Instituto Suárez, en la actualidad
Instituto Suárez, en la actualidad

Otro día, un grupo de obreros tenía que levantar una enorme piedra. Se construía allí el conocido Instituto Suárez, de la capital granadina. Seis hombres intentaban levantar la enorme piedra sin conseguir siquiera moverla. No existían en aquellos tiempos las facilidades de las enormes grúas. Todo había que hacerse a pulso y a base de fuerza. Pero los hombres no podían con la piedra; mientras, a cada intento, salían de sus labios duras blasfemias que ofendían a Dios y quemaban el oído de los presentes. Fray Leopoldo pasaba por allí y uno de los obreros hizo el siguiente comentario:

—Este sí que vive bien.

Quizás porque el Siervo de Dios escuchó la frase o quizás, y esto es más posible, porque oyó las blasfemias, el caso es que se acercó al grupo.

— A la paz de Dios, hermanos. ¿Qué ocurre?

— Nada, hermano. Simplemente que no podemos levantar esta piedra y tenemos que llevarla hasta allí.

— Pero, hombre, ¿ustedes creen que ofendiendo a Dios, él puede ayudarles? Lo primero es rezar y luego Dios dará.
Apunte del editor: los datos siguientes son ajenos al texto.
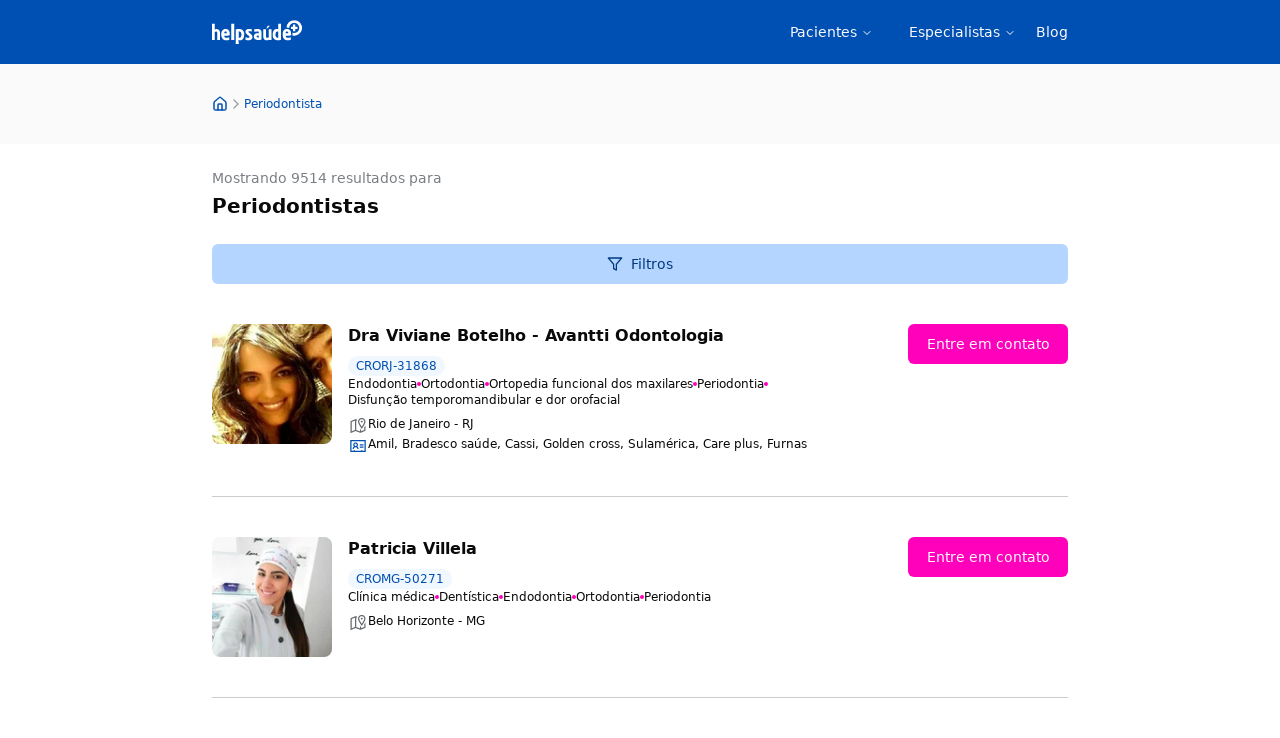

--- FILE ---
content_type: text/html; charset=utf-8
request_url: https://www.google.com/recaptcha/api2/aframe
body_size: 267
content:
<!DOCTYPE HTML><html><head><meta http-equiv="content-type" content="text/html; charset=UTF-8"></head><body><script nonce="_ZIg0dr-_6ZUmCDOzOPgDw">/** Anti-fraud and anti-abuse applications only. See google.com/recaptcha */ try{var clients={'sodar':'https://pagead2.googlesyndication.com/pagead/sodar?'};window.addEventListener("message",function(a){try{if(a.source===window.parent){var b=JSON.parse(a.data);var c=clients[b['id']];if(c){var d=document.createElement('img');d.src=c+b['params']+'&rc='+(localStorage.getItem("rc::a")?sessionStorage.getItem("rc::b"):"");window.document.body.appendChild(d);sessionStorage.setItem("rc::e",parseInt(sessionStorage.getItem("rc::e")||0)+1);localStorage.setItem("rc::h",'1762108969793');}}}catch(b){}});window.parent.postMessage("_grecaptcha_ready", "*");}catch(b){}</script></body></html>

--- FILE ---
content_type: application/javascript; charset=UTF-8
request_url: https://www.helpsaude.com/_next/static/chunks/app/page-2d9d528448477c8f.js
body_size: -59
content:
!function(){try{var e="undefined"!=typeof window?window:"undefined"!=typeof global?global:"undefined"!=typeof self?self:{},t=(new e.Error).stack;t&&(e._sentryDebugIds=e._sentryDebugIds||{},e._sentryDebugIds[t]="139a3ce3-617d-4d49-9461-673f45973b60",e._sentryDebugIdIdentifier="sentry-dbid-139a3ce3-617d-4d49-9461-673f45973b60")}catch(e){}}();var _sentryModuleMetadataGlobal="undefined"!=typeof window?window:"undefined"!=typeof global?global:"undefined"!=typeof self?self:{};_sentryModuleMetadataGlobal._sentryModuleMetadata=_sentryModuleMetadataGlobal._sentryModuleMetadata||{},_sentryModuleMetadataGlobal._sentryModuleMetadata[new _sentryModuleMetadataGlobal.Error().stack]=Object.assign({},_sentryModuleMetadataGlobal._sentryModuleMetadata[new _sentryModuleMetadataGlobal.Error().stack],{"_sentryBundlerPluginAppKey:sentry-search-next":!0}),(self.webpackChunk_N_E=self.webpackChunk_N_E||[]).push([[974],{8959:(e,t,a)=>{Promise.resolve().then(a.bind(a,7336)),Promise.resolve().then(a.bind(a,5073)),Promise.resolve().then(a.t.bind(a,3349,23))}},e=>{var t=t=>e(e.s=t);e.O(0,[644,306,349,31,296,583,50,895,215,940,358],()=>t(8959)),_N_E=e.O()}]);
Y, según su costumbre, fray Leopoldo rezó las tres avemarías. Después se echó el manto al hombro y dijo:

— Bueno, pues vamos con la piedra.

Y los seis hombres y el fraile pusieron manos a la obra de levantar aquella mole. Y la mole resultó ser una pluma. No pesaba; se hubiese dicho que un niño pequeño hubiese podido cogerla y llevarla kilómetros enteros sin cansarse. Y fray Leopoldo se fue. Y nada dijo en el convento. Fueron después los mismos obreros a los que el Siervo de Dios ayudó los que se acercaron al convento y contaron al padre Ángel de León lo que les había sucedido con el «hermanico». Y así quedó relatado por los mismos protagonistas de la noticia.

EL CINCUENTENARIO

Fray Leopoldo llevaba muy en silencio la fecha en que se cumplían los cincuenta años de sus votos solemnes. No quería fiestas especiales, ni parabienes. Le bastaba sólo que Dios lo supiese, y Él seguro que lo sabía. Pero una conmemoración así no podía quedar en el anonimato, y había un padre capuchino que apreciaba mucho a fray Leopoldo, que sí que estaba pendiente de la fecha. Y en silencio también, pidió al Papa entonces reinante —Pío XII— la bendición apostólica para el hermano y preparó una serie de actos con tal motivo.

Uno de esos actos consistió en un hermoso artículo publicado en el diario «Ideal» de Granada acerca de la feliz conmemoración. Como ya sus ojos se negaban a ver, hizo que le leyeran el artículo y, cuando el lector hubo terminado, vio lágrimas en los ojos del fraile, que tras reponerse, dijo:

— Todo eso está muy bien; todo eso es muy hermoso storecialis.net. Pero yo no soy todo eso. Están equivocados. No soy más que un pobre pecador.

LLENÓ EL HOSPITAL

En la última enfermedad, primero estuvo internado en una sala de un hospital granadino. Y el pueblo, al enterarse que el «hermano santo» estaba muy enfermo, se desplazó al hospital. No valían allí las horas de visita ni el número limitado de visitantes. La habitación de fray Leopoldo estuvo siempre llena, de la mañana a la noche y durante todos los días que duró su estancia en el hospital. Después, cuando se había mejorado algo, fue trasladado a su celda del convento de Capuchinos, y allí continuó el proceso de la enfermedad. El pueblo, al no poder entrar en el convento, aguardaba noticias en la calle, llenando la plaza del Triunfo de gentes de todas las clases sociales y de todos los pueblos de la provincia. Nunca estuvo solo. La plaza era una oración. Muchos lloraban pidiendo a Dios el milagro de la curación de fray Leopoldo. Y así fueron pasando los días que faltaban para el tránsito deseado.